== Extrait du document ==
····················

Devenir correspondant de France Télévisions aux États-Unis constituait donc la suite logique de votre parcours ?

Jacques Cardoze
 : Absolument. Lorsque j'étais reporter, même à Envoyé spécial, je n'imaginais pas une seule seconde que je pouvais devenir correspondant, mais c'était mon but ultime. Je considère que c'est la dernière marche. Londres, en général, prépare très bien à l’exercice parce que c'est un bureau où le correspondant est très sollicité. À Washington, vous prenez forcément une dimension supplémentaire parce qu'il y a une couverture diplomatique, ainsi que celle de la Maison-Blanche. Une carrière se construit pas à pas, surtout dans le journalisme. C’est un marathon, plutôt qu’un 100 mètres. Il y a des gens qui veulent y arriver très vite, tout de suite. C'était un rêve très lointain qui me semblait impossible. Je l'avais dans un coin de ma tête. Quand c'est arrivé, pour moi, tout ça n'était pas une surprise, mais plutôt un aboutissement. Je l'avais construit en me disant qu’il fallait d’abord que je sois bon sur le terrain, que je réussisse à prouver mes qualités, que je passe par la case correspondant de guerre, par la hiérarchie, Londres, etc. C'est comme les pierres d'une maison. Il y a les fondations d'abord, il y a le premier étage et la toiture après.


On entend souvent dire qu’être correspondant à Washington est quelque chose d'assez prestigieux. Avez-vous rencontré beaucoup de concurrence, de personnes qui avaient les mêmes aspirations que vous et qui souhaitaient devenir correspondant aux États-Unis ?

Jacques Cardoze
 : Oui, j'en connais. À chaque fois qu'un poste s'ouvre à Washington, il y a toujours beaucoup de candidats. On voit bien que dans les demandes, ce ne sont pas uniquement des reporters qui sont candidats, il s’agit parfois des gens qui ont fait des carrières dans l'encadrement. Cela montre bien que Washington est le poste le plus prestigieux de tous. Tout le monde aimerait pouvoir y aller un jour.


Pouvez-vous nous expliquer à quoi ressemble votre journée type ? Avec le décalage horaire  et l'actualité qui ne fonctionne pas forcément sur les mêmes rythmes, cela doit impliquer des temporalités assez différentes.

····················

== Données fournies ==
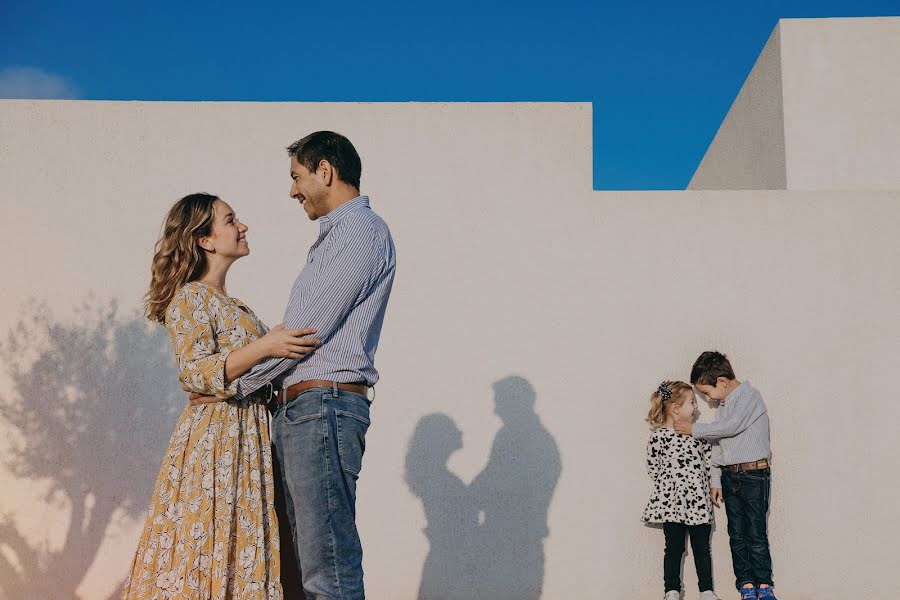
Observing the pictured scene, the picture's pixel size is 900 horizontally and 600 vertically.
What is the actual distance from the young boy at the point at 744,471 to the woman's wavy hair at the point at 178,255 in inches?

····················

== Objectif énoncé 1 ==
Recopiez fidèlement le passage de l'entretien qui va de "On entend souvent" jusqu'à "correspondant aux États-Unis ?".
== Objectif énoncé 2 ==
Selon l'entretien, quelles couvertures font prendre au correspondant une dimension supplémentaire à Washington ?

== Réponse 1 ==
On entend souvent dire qu’être correspondant à Washington est quelque chose d'assez prestigieux. Avez-vous rencontré beaucoup de concurrence, de personnes qui avaient les mêmes aspirations que vous et qui souhaitaient devenir correspondant aux États-Unis ?

== Réponse 2 ==
Une couverture diplomatique, ainsi que celle de la Maison-Blanche.